* Exercise details:
The pictures are to be left out, and all remaining data is to be transcribed exactly as it appears.

* Data below:
---*---

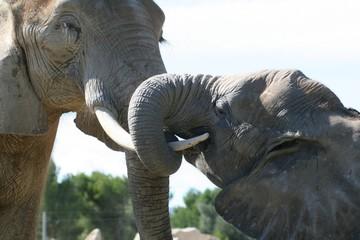 elephant embracing
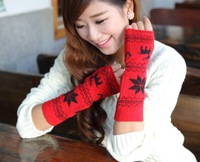 HOT!!2013 New Fashion Glove Snowflakes Fawn Gloves Knitted wool Gloves Long Winter Warm Gloves HTNST-020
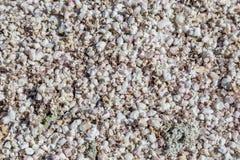 Une abondance de coquilles de mer photos libres de droits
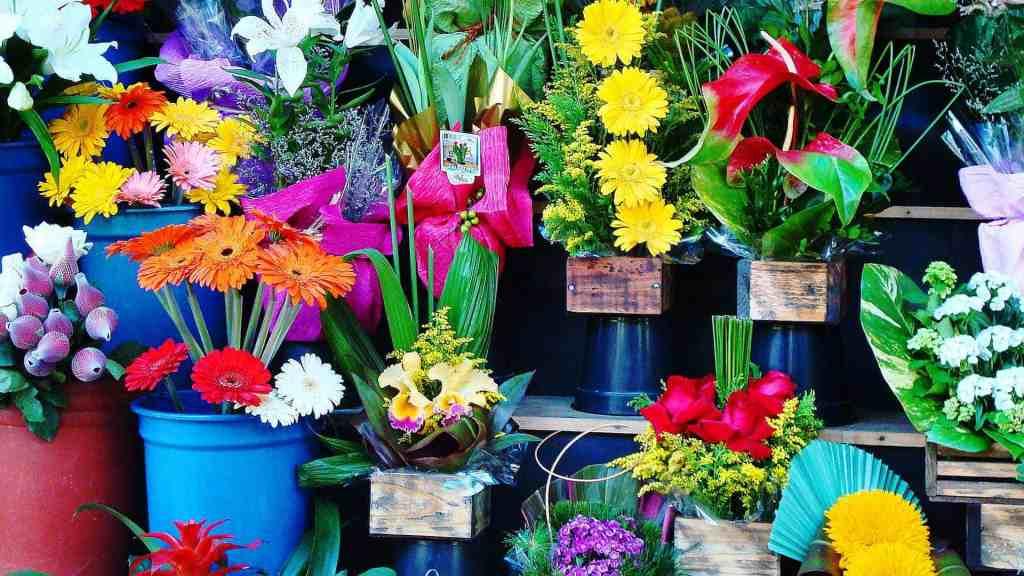 Blommor är avstressande.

---*---

* Exercise output:
 elephant embracing
 HOT!!2013 New Fashion Glove Snowflakes Fawn Gloves Knitted wool Gloves Long Winter Warm Gloves HTNST-020
 Une abondance de coquilles de mer photos libres de droits
 Blommor är avstressande.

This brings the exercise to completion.